# Page
◆ ◆ ◆ ◆
Many suggested eliminating **c.lt.s** and using **slt** instead. This will almost work because if one IEEE 754 number is larger than another then its binary encoding interpreted as a two’s complement number is larger than the other and so an integer comparison can be performed. Perhaps many had that in mind when they suggested using **slt** (I hope). The problem is that IEEE 754 has several non-number encodings and the comparison instruction is supposed to raise an exception if an attempt is made to compare them, **slt** won’t do that.
The original exam had \texttt{c.gt.d}. There is no such instruction, ooops.

(b) If your answer for \texttt{bc1t} above was “OMIT” describe below how the instruction can be kept (possibly modified). If your answer was “KEEP” explain how it can be omitted. This will affect other instructions, list them and explain how they are affected.
◆ ◆ ◆ ◆
# Information provided
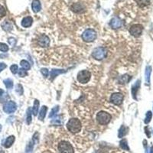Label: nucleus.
<instances>
[{"mask_svg": "<svg viewBox=\"0 0 153 153\" xmlns=\"http://www.w3.org/2000/svg\"><path fill=\"white\" fill-rule=\"evenodd\" d=\"M9 43L11 45H12V46H14L15 44L16 43V41H15L14 38H9Z\"/></svg>", "mask_w": 153, "mask_h": 153, "instance_id": "58836bf2", "label": "nucleus"}, {"mask_svg": "<svg viewBox=\"0 0 153 153\" xmlns=\"http://www.w3.org/2000/svg\"><path fill=\"white\" fill-rule=\"evenodd\" d=\"M111 119V115L107 112L100 111L97 115V119L98 123L101 125H107L110 122Z\"/></svg>", "mask_w": 153, "mask_h": 153, "instance_id": "f03ea898", "label": "nucleus"}, {"mask_svg": "<svg viewBox=\"0 0 153 153\" xmlns=\"http://www.w3.org/2000/svg\"><path fill=\"white\" fill-rule=\"evenodd\" d=\"M66 71L65 70H58V69H54L51 70V79L53 80L55 78L56 76L59 75L60 74H63Z\"/></svg>", "mask_w": 153, "mask_h": 153, "instance_id": "6ab92c4d", "label": "nucleus"}, {"mask_svg": "<svg viewBox=\"0 0 153 153\" xmlns=\"http://www.w3.org/2000/svg\"><path fill=\"white\" fill-rule=\"evenodd\" d=\"M38 108H39V101L38 100H35L32 108V114L35 116L38 115Z\"/></svg>", "mask_w": 153, "mask_h": 153, "instance_id": "5701e85b", "label": "nucleus"}, {"mask_svg": "<svg viewBox=\"0 0 153 153\" xmlns=\"http://www.w3.org/2000/svg\"><path fill=\"white\" fill-rule=\"evenodd\" d=\"M67 128L72 133H77L81 130V123L77 119H70L67 122Z\"/></svg>", "mask_w": 153, "mask_h": 153, "instance_id": "f257e3e1", "label": "nucleus"}, {"mask_svg": "<svg viewBox=\"0 0 153 153\" xmlns=\"http://www.w3.org/2000/svg\"><path fill=\"white\" fill-rule=\"evenodd\" d=\"M5 14H6V11H5V9L3 7V5H0V17L5 16Z\"/></svg>", "mask_w": 153, "mask_h": 153, "instance_id": "e433bc0d", "label": "nucleus"}, {"mask_svg": "<svg viewBox=\"0 0 153 153\" xmlns=\"http://www.w3.org/2000/svg\"><path fill=\"white\" fill-rule=\"evenodd\" d=\"M10 70H11L12 74H15L17 72L19 71V67H18V66L16 64H13L10 67Z\"/></svg>", "mask_w": 153, "mask_h": 153, "instance_id": "f704fd0d", "label": "nucleus"}, {"mask_svg": "<svg viewBox=\"0 0 153 153\" xmlns=\"http://www.w3.org/2000/svg\"><path fill=\"white\" fill-rule=\"evenodd\" d=\"M130 80H131V76L130 75H128V74H125V75L120 76V78L119 79V83L121 84H127Z\"/></svg>", "mask_w": 153, "mask_h": 153, "instance_id": "aec40b11", "label": "nucleus"}, {"mask_svg": "<svg viewBox=\"0 0 153 153\" xmlns=\"http://www.w3.org/2000/svg\"><path fill=\"white\" fill-rule=\"evenodd\" d=\"M58 149L61 153H74L73 146L67 141L60 142L58 145Z\"/></svg>", "mask_w": 153, "mask_h": 153, "instance_id": "39448f33", "label": "nucleus"}, {"mask_svg": "<svg viewBox=\"0 0 153 153\" xmlns=\"http://www.w3.org/2000/svg\"><path fill=\"white\" fill-rule=\"evenodd\" d=\"M41 72H42V75L44 76V77H47L48 76V70L47 68H42L41 69Z\"/></svg>", "mask_w": 153, "mask_h": 153, "instance_id": "4c0bfd02", "label": "nucleus"}, {"mask_svg": "<svg viewBox=\"0 0 153 153\" xmlns=\"http://www.w3.org/2000/svg\"><path fill=\"white\" fill-rule=\"evenodd\" d=\"M33 11L35 12H38L42 9V5L40 3L39 0H33L32 5Z\"/></svg>", "mask_w": 153, "mask_h": 153, "instance_id": "dca6fc26", "label": "nucleus"}, {"mask_svg": "<svg viewBox=\"0 0 153 153\" xmlns=\"http://www.w3.org/2000/svg\"><path fill=\"white\" fill-rule=\"evenodd\" d=\"M16 93H18L19 95H21L23 93V87L21 86V84H18L16 86V89H15Z\"/></svg>", "mask_w": 153, "mask_h": 153, "instance_id": "72a5a7b5", "label": "nucleus"}, {"mask_svg": "<svg viewBox=\"0 0 153 153\" xmlns=\"http://www.w3.org/2000/svg\"><path fill=\"white\" fill-rule=\"evenodd\" d=\"M150 153H153V146L151 147V150H150Z\"/></svg>", "mask_w": 153, "mask_h": 153, "instance_id": "37998d69", "label": "nucleus"}, {"mask_svg": "<svg viewBox=\"0 0 153 153\" xmlns=\"http://www.w3.org/2000/svg\"><path fill=\"white\" fill-rule=\"evenodd\" d=\"M152 112L151 111L147 112V113H146V119H145V123H146V124H148V123L150 122L151 119H152Z\"/></svg>", "mask_w": 153, "mask_h": 153, "instance_id": "c756f323", "label": "nucleus"}, {"mask_svg": "<svg viewBox=\"0 0 153 153\" xmlns=\"http://www.w3.org/2000/svg\"><path fill=\"white\" fill-rule=\"evenodd\" d=\"M127 131H128V128H126L125 126V125H122L120 127V129H119V134H118V136L119 138H123V137H124L125 136V135L127 134Z\"/></svg>", "mask_w": 153, "mask_h": 153, "instance_id": "4be33fe9", "label": "nucleus"}, {"mask_svg": "<svg viewBox=\"0 0 153 153\" xmlns=\"http://www.w3.org/2000/svg\"><path fill=\"white\" fill-rule=\"evenodd\" d=\"M20 64H21V66L22 67V68H24V69L29 70L31 68L30 64H29V63H28L27 60H22L21 62H20Z\"/></svg>", "mask_w": 153, "mask_h": 153, "instance_id": "cd10ccee", "label": "nucleus"}, {"mask_svg": "<svg viewBox=\"0 0 153 153\" xmlns=\"http://www.w3.org/2000/svg\"><path fill=\"white\" fill-rule=\"evenodd\" d=\"M31 108L28 107L27 109V116H26V123L28 125H29L32 123V116H31Z\"/></svg>", "mask_w": 153, "mask_h": 153, "instance_id": "c85d7f7f", "label": "nucleus"}, {"mask_svg": "<svg viewBox=\"0 0 153 153\" xmlns=\"http://www.w3.org/2000/svg\"><path fill=\"white\" fill-rule=\"evenodd\" d=\"M58 111H59V107H58V106H56L55 107H54L53 109H51V113L49 114V117H50V118H51L52 116H55L56 113H57Z\"/></svg>", "mask_w": 153, "mask_h": 153, "instance_id": "7c9ffc66", "label": "nucleus"}, {"mask_svg": "<svg viewBox=\"0 0 153 153\" xmlns=\"http://www.w3.org/2000/svg\"><path fill=\"white\" fill-rule=\"evenodd\" d=\"M107 55V49L103 48V47H98L95 48L92 52V56L97 60H103L104 59Z\"/></svg>", "mask_w": 153, "mask_h": 153, "instance_id": "7ed1b4c3", "label": "nucleus"}, {"mask_svg": "<svg viewBox=\"0 0 153 153\" xmlns=\"http://www.w3.org/2000/svg\"><path fill=\"white\" fill-rule=\"evenodd\" d=\"M17 109V105L14 101H8L3 106V110L6 113H14Z\"/></svg>", "mask_w": 153, "mask_h": 153, "instance_id": "6e6552de", "label": "nucleus"}, {"mask_svg": "<svg viewBox=\"0 0 153 153\" xmlns=\"http://www.w3.org/2000/svg\"><path fill=\"white\" fill-rule=\"evenodd\" d=\"M142 30H143L142 25H139V24H135V25H132L130 27V32L132 36L137 38L139 37V36L142 35Z\"/></svg>", "mask_w": 153, "mask_h": 153, "instance_id": "0eeeda50", "label": "nucleus"}, {"mask_svg": "<svg viewBox=\"0 0 153 153\" xmlns=\"http://www.w3.org/2000/svg\"><path fill=\"white\" fill-rule=\"evenodd\" d=\"M1 25H2V28H3V30H5V32H10V31L12 30V25L9 21H5L2 23Z\"/></svg>", "mask_w": 153, "mask_h": 153, "instance_id": "a211bd4d", "label": "nucleus"}, {"mask_svg": "<svg viewBox=\"0 0 153 153\" xmlns=\"http://www.w3.org/2000/svg\"><path fill=\"white\" fill-rule=\"evenodd\" d=\"M139 87H140V81H137L136 84L132 87V94L134 99H136L137 92L139 91Z\"/></svg>", "mask_w": 153, "mask_h": 153, "instance_id": "2eb2a0df", "label": "nucleus"}, {"mask_svg": "<svg viewBox=\"0 0 153 153\" xmlns=\"http://www.w3.org/2000/svg\"><path fill=\"white\" fill-rule=\"evenodd\" d=\"M136 3L140 7H145L149 5L150 0H136Z\"/></svg>", "mask_w": 153, "mask_h": 153, "instance_id": "b1692460", "label": "nucleus"}, {"mask_svg": "<svg viewBox=\"0 0 153 153\" xmlns=\"http://www.w3.org/2000/svg\"><path fill=\"white\" fill-rule=\"evenodd\" d=\"M119 146H120L123 149H124V150H127V151L130 150V148H129V146H128L127 141H126L125 139L121 140L120 142H119Z\"/></svg>", "mask_w": 153, "mask_h": 153, "instance_id": "393cba45", "label": "nucleus"}, {"mask_svg": "<svg viewBox=\"0 0 153 153\" xmlns=\"http://www.w3.org/2000/svg\"><path fill=\"white\" fill-rule=\"evenodd\" d=\"M15 139V138L14 136H10L5 139V142L3 143V146H5V148H10L12 146V144L14 143Z\"/></svg>", "mask_w": 153, "mask_h": 153, "instance_id": "4468645a", "label": "nucleus"}, {"mask_svg": "<svg viewBox=\"0 0 153 153\" xmlns=\"http://www.w3.org/2000/svg\"><path fill=\"white\" fill-rule=\"evenodd\" d=\"M32 22L33 19L32 17H25V18H24V19H22V21H21V25L23 26L24 28H28V27H30V26L32 25Z\"/></svg>", "mask_w": 153, "mask_h": 153, "instance_id": "ddd939ff", "label": "nucleus"}, {"mask_svg": "<svg viewBox=\"0 0 153 153\" xmlns=\"http://www.w3.org/2000/svg\"><path fill=\"white\" fill-rule=\"evenodd\" d=\"M1 130H2V125H0V132H1Z\"/></svg>", "mask_w": 153, "mask_h": 153, "instance_id": "a18cd8bd", "label": "nucleus"}, {"mask_svg": "<svg viewBox=\"0 0 153 153\" xmlns=\"http://www.w3.org/2000/svg\"><path fill=\"white\" fill-rule=\"evenodd\" d=\"M18 72H19V76H21V77H25V76L28 75V72L26 71V70L24 69V68L19 69Z\"/></svg>", "mask_w": 153, "mask_h": 153, "instance_id": "2f4dec72", "label": "nucleus"}, {"mask_svg": "<svg viewBox=\"0 0 153 153\" xmlns=\"http://www.w3.org/2000/svg\"><path fill=\"white\" fill-rule=\"evenodd\" d=\"M123 95L120 93H114L110 97V101L115 105H120L123 103Z\"/></svg>", "mask_w": 153, "mask_h": 153, "instance_id": "1a4fd4ad", "label": "nucleus"}, {"mask_svg": "<svg viewBox=\"0 0 153 153\" xmlns=\"http://www.w3.org/2000/svg\"><path fill=\"white\" fill-rule=\"evenodd\" d=\"M35 139H33L32 141H31L27 145L25 148V153H32L33 148H34V146H35Z\"/></svg>", "mask_w": 153, "mask_h": 153, "instance_id": "412c9836", "label": "nucleus"}, {"mask_svg": "<svg viewBox=\"0 0 153 153\" xmlns=\"http://www.w3.org/2000/svg\"><path fill=\"white\" fill-rule=\"evenodd\" d=\"M91 74L88 70H81L77 74V81L81 84H87L91 80Z\"/></svg>", "mask_w": 153, "mask_h": 153, "instance_id": "423d86ee", "label": "nucleus"}, {"mask_svg": "<svg viewBox=\"0 0 153 153\" xmlns=\"http://www.w3.org/2000/svg\"><path fill=\"white\" fill-rule=\"evenodd\" d=\"M47 111H48V107L46 106H43L41 108V110L39 111V115H38V119L41 121L44 120V117L46 116Z\"/></svg>", "mask_w": 153, "mask_h": 153, "instance_id": "f3484780", "label": "nucleus"}, {"mask_svg": "<svg viewBox=\"0 0 153 153\" xmlns=\"http://www.w3.org/2000/svg\"><path fill=\"white\" fill-rule=\"evenodd\" d=\"M4 84L7 89H12L13 87V81L11 79H5L4 81Z\"/></svg>", "mask_w": 153, "mask_h": 153, "instance_id": "a878e982", "label": "nucleus"}, {"mask_svg": "<svg viewBox=\"0 0 153 153\" xmlns=\"http://www.w3.org/2000/svg\"><path fill=\"white\" fill-rule=\"evenodd\" d=\"M151 72H152V68H151V67H146V82H147L148 84H149V79H150Z\"/></svg>", "mask_w": 153, "mask_h": 153, "instance_id": "bb28decb", "label": "nucleus"}, {"mask_svg": "<svg viewBox=\"0 0 153 153\" xmlns=\"http://www.w3.org/2000/svg\"><path fill=\"white\" fill-rule=\"evenodd\" d=\"M3 93H4V91L2 90V89H0V97H1V96H3Z\"/></svg>", "mask_w": 153, "mask_h": 153, "instance_id": "79ce46f5", "label": "nucleus"}, {"mask_svg": "<svg viewBox=\"0 0 153 153\" xmlns=\"http://www.w3.org/2000/svg\"><path fill=\"white\" fill-rule=\"evenodd\" d=\"M51 123L54 124V125H59L61 124V121H60V119H59V117H57V118L54 119L53 120H51Z\"/></svg>", "mask_w": 153, "mask_h": 153, "instance_id": "c9c22d12", "label": "nucleus"}, {"mask_svg": "<svg viewBox=\"0 0 153 153\" xmlns=\"http://www.w3.org/2000/svg\"><path fill=\"white\" fill-rule=\"evenodd\" d=\"M82 38L84 42H92L97 38V32L95 30L89 28L84 31L83 35H82Z\"/></svg>", "mask_w": 153, "mask_h": 153, "instance_id": "20e7f679", "label": "nucleus"}, {"mask_svg": "<svg viewBox=\"0 0 153 153\" xmlns=\"http://www.w3.org/2000/svg\"><path fill=\"white\" fill-rule=\"evenodd\" d=\"M38 44H39L41 47L46 48V47L49 46L50 39H49V38L48 37L47 35H42V36L38 38Z\"/></svg>", "mask_w": 153, "mask_h": 153, "instance_id": "9b49d317", "label": "nucleus"}, {"mask_svg": "<svg viewBox=\"0 0 153 153\" xmlns=\"http://www.w3.org/2000/svg\"><path fill=\"white\" fill-rule=\"evenodd\" d=\"M0 153H5V152H4V151H3V150H1L0 151Z\"/></svg>", "mask_w": 153, "mask_h": 153, "instance_id": "c03bdc74", "label": "nucleus"}, {"mask_svg": "<svg viewBox=\"0 0 153 153\" xmlns=\"http://www.w3.org/2000/svg\"><path fill=\"white\" fill-rule=\"evenodd\" d=\"M6 67H7V66H6L5 64H4V63H0V72L2 71L3 70L5 69Z\"/></svg>", "mask_w": 153, "mask_h": 153, "instance_id": "ea45409f", "label": "nucleus"}, {"mask_svg": "<svg viewBox=\"0 0 153 153\" xmlns=\"http://www.w3.org/2000/svg\"><path fill=\"white\" fill-rule=\"evenodd\" d=\"M0 51L3 52H6L9 51V46L4 43H0Z\"/></svg>", "mask_w": 153, "mask_h": 153, "instance_id": "473e14b6", "label": "nucleus"}, {"mask_svg": "<svg viewBox=\"0 0 153 153\" xmlns=\"http://www.w3.org/2000/svg\"><path fill=\"white\" fill-rule=\"evenodd\" d=\"M145 130H146V133L147 134V136H148V138H149V137H150V134L148 133V132H149V131H148V127L145 128Z\"/></svg>", "mask_w": 153, "mask_h": 153, "instance_id": "a19ab883", "label": "nucleus"}, {"mask_svg": "<svg viewBox=\"0 0 153 153\" xmlns=\"http://www.w3.org/2000/svg\"><path fill=\"white\" fill-rule=\"evenodd\" d=\"M123 25V21L121 20L118 17H115L113 19H111V21L109 22V25L113 29H117V28H119Z\"/></svg>", "mask_w": 153, "mask_h": 153, "instance_id": "9d476101", "label": "nucleus"}, {"mask_svg": "<svg viewBox=\"0 0 153 153\" xmlns=\"http://www.w3.org/2000/svg\"><path fill=\"white\" fill-rule=\"evenodd\" d=\"M71 9L73 12L76 13H81V12H84V6L81 3H74L72 5Z\"/></svg>", "mask_w": 153, "mask_h": 153, "instance_id": "f8f14e48", "label": "nucleus"}]
</instances>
◆ ◆ ◆ ◆
# Job A
Reproduce the passage on floating-point comparison word for word, between "The original exam" and "they are affected.", inclusive.
# Job B
According to the passage on floating-point comparison, what is the comparison instruction supposed to do when an attempt is made to compare non-number encodings?
The lines are material separate from the passage on floating-point comparison.

# Expected answer A
The original exam had \texttt{c.gt.d}. There is no such instruction, ooops.

(b) If your answer for \texttt{bc1t} above was “OMIT” describe below how the instruction can be kept (possibly modified). If your answer was “KEEP” explain how it can be omitted. This will affect other instructions, list them and explain how they are affected.

# Expected answer B
It is supposed to raise an exception.